An Appeal to the People in Behalf of Their Rights as Authorized Interpreters of the Bible
CHAPTER II. THE AUGUSTINE THEORY OF THE ORIGIN OF EVIL.
The theory in question was introduced into the Christian church, as an article of faith, in the fifth century, chiefly by the influence of Augustine, an African bishop.
To understand how it was brought about, it is needful to bear in mind the distinction between facts and the philosophical theories that explain the _how_ and the _why_ of these facts.
Christ and his Apostles taught the fact that all men are sinners, and the way to escape from sin and its penalties. As, at first, Christianity prevailed chiefly among the uneducated, it was not till some three or four hundred years after Christ, that the philosophy of these facts agitated the churches. Augustine was a man of powerful mind and great learning, and with other philosophers, speculated as to “the origin of evil,” or the WHY and the HOW all men came to be sinners.
By the aid of a few misinterpreted passages in the Bible, the following theory was introduced and mainly by Augustine.
The Augustinian Theory.
The Creator has proved his power to make minds with such “a holy nature” that they will have no propensity to sin, by creating the minds of angels and of Adam on this pattern. Adam having this holy nature, with no propensity to sin, did sin, and, as a penalty, or in consequence, all his posterity commence existence without this holy nature, and with such a depraved nature that every moral act is sin and only sin until God regenerates each mind. This favor is bestowed only on a certain “elect” number, whose salvation was purchased by the sufferings and death of Jesus Christ.
The rest of the race, after death, are to continue an existence of hopeless torment in hell.
This depraved nature is the “origin of evil;” that is to say, it is _the cause_ of all the sin and consequent misery of our race in time and through eternity.
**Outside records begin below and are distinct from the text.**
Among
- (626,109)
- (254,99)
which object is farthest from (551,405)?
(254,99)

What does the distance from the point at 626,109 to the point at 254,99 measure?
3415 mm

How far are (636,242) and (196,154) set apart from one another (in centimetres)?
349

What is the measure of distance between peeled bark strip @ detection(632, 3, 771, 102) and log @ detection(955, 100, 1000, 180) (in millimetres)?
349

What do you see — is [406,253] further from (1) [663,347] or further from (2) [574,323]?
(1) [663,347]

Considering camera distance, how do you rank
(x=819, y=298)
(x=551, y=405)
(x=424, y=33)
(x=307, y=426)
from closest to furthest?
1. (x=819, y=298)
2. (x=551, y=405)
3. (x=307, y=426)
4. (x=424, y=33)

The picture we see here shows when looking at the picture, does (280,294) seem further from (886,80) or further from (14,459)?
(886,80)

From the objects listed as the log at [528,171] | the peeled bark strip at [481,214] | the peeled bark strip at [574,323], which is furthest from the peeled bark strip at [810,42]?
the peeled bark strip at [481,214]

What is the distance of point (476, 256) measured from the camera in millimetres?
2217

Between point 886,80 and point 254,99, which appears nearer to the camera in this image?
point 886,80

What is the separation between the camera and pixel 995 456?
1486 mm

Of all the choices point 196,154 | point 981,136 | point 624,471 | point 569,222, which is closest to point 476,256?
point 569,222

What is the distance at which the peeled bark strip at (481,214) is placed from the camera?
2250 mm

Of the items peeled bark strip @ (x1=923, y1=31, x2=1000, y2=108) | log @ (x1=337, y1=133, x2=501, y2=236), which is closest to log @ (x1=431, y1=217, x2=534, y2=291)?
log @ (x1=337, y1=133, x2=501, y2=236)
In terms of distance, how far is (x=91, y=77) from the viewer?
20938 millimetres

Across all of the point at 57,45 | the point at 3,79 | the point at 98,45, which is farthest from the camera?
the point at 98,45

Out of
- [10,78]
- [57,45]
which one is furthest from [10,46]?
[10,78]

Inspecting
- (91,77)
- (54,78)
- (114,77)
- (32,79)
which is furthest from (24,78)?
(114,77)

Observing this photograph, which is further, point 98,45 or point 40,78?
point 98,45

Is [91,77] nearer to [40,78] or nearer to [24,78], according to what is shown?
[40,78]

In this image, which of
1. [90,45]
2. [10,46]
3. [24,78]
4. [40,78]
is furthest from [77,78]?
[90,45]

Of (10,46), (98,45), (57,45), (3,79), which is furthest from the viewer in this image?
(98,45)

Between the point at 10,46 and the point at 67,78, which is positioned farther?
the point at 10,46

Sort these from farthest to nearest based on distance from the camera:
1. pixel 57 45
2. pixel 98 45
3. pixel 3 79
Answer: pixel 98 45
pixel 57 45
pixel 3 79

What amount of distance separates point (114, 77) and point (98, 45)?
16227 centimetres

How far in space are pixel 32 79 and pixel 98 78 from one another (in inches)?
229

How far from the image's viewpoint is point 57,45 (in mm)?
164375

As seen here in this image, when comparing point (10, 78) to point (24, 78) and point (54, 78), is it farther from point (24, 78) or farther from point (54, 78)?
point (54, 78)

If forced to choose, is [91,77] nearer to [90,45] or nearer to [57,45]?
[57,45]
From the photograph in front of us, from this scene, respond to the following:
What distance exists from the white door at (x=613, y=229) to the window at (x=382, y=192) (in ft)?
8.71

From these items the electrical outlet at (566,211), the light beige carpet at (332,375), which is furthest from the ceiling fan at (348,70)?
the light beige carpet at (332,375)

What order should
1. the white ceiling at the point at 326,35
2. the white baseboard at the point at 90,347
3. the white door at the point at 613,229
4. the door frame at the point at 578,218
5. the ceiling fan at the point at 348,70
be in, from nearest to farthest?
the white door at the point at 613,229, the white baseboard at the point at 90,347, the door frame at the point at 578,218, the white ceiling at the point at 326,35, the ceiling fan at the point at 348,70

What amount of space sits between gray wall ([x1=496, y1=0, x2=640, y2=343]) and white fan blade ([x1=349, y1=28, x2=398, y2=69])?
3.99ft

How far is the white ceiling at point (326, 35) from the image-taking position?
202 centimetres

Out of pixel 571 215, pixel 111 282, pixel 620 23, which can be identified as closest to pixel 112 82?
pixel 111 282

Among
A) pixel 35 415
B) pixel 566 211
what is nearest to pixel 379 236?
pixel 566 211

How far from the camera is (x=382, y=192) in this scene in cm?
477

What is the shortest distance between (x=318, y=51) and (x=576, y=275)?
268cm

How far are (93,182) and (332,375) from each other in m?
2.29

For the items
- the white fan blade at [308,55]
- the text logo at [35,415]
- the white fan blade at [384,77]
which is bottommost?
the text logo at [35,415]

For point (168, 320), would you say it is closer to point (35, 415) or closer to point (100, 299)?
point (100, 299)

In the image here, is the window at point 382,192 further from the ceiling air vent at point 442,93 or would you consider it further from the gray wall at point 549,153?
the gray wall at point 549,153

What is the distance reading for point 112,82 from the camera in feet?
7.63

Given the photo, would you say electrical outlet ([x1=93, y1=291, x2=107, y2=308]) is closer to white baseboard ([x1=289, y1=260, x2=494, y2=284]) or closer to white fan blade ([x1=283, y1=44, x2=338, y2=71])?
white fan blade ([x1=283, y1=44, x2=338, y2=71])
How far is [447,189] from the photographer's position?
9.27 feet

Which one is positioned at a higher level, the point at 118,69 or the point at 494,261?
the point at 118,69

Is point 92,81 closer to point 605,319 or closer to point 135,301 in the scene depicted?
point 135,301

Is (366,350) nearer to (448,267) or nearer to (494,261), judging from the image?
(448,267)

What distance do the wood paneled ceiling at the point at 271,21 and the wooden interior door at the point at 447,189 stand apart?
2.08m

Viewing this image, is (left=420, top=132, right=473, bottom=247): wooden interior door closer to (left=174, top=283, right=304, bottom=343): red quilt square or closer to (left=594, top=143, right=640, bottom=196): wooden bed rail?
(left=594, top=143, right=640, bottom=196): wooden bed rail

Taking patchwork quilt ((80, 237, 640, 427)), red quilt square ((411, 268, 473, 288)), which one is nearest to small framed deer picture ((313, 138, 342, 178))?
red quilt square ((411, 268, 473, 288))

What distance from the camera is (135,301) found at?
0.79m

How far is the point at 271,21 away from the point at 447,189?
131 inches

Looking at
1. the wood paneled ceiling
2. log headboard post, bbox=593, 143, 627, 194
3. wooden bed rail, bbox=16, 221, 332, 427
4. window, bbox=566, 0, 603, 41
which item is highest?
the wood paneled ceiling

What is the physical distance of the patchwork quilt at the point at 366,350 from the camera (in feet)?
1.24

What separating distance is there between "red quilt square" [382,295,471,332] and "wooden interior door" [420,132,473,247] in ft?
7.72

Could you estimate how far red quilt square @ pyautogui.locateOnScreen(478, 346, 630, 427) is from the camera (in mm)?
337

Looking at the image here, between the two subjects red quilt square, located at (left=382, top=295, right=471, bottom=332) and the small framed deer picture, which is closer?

It is what is meant by the terms “total depravity,” and “original sin” as used by theologians.
At first the pope and the church councils refused this theory, but eventually, the Augustinian party triumphed; Pelagius and his followers were persecuted and driven out of the church, and thus this dogma was established as a leading feature in all the creeds and confessions of both Catholic and Protestant churches.
So thoroughly has it been adopted that, since the time of Pelagius, there has been little discussion among the great Christian sects on the theory itself. These disputes have chiefly related to certain questions connected with this dogma, which will next be noticed.